CMStatistics 2020: Start Registration
View Submission - CMStatistics
Title: Corrected information criterion for coefficient selection and estimation in structured sparse linear regression Authors:  Bastien Marquis - Université libre de Bruxelles (Belgium) [presenting]
Maarten Jansen - ULB Brussels (Belgium)
Abstract: In high-dimensional linear regression, when the vector of coefficients is sparse, regularisation is widely used to obtain an estimate. In particular, $\ell_1$-regularisation has many attractive qualities as it allows a selection of nonzero coefficients, in addition, to be computationally efficient; however, its solutions are shrunk versions of the ordinary least squares estimator. This can lead to a bias amongst the large coefficients but also results in an overestimation of the model size from the optimisation of an information criterion. To prevent these effects, we propose to use $\ell_1$-regularisation as a method to select nonzero coefficients while using a least-squares projection for the estimation of the selection, avoiding the shrinkage this way.
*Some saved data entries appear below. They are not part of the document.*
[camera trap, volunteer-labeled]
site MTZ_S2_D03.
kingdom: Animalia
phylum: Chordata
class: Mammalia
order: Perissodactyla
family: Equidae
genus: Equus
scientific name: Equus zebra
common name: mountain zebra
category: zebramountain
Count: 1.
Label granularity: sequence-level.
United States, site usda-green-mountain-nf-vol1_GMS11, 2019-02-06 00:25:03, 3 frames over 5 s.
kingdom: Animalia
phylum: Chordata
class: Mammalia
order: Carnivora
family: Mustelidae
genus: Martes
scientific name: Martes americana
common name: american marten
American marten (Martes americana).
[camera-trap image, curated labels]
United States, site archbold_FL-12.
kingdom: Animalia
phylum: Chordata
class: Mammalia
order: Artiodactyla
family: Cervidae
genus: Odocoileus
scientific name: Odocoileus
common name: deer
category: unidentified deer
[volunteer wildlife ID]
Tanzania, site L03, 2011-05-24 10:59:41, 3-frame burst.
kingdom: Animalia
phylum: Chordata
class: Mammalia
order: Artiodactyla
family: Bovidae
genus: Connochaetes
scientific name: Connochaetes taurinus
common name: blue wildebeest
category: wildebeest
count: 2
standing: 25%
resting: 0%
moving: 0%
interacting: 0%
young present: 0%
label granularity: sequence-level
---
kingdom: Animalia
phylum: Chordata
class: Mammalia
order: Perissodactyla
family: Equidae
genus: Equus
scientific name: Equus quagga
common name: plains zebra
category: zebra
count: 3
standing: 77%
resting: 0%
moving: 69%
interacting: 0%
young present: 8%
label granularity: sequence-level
Then the optimal balance between the sum of residual squares and the regularisation should shift towards smaller models. This requires a correction of the expression of the information criterion. Looking into the difference between the Prediction Error and the expected Mallows's Cp, a corrected Mallows's Cp is developed for multiple linear regression. The correction is further analysed in structured models; in particular, group selection is considered.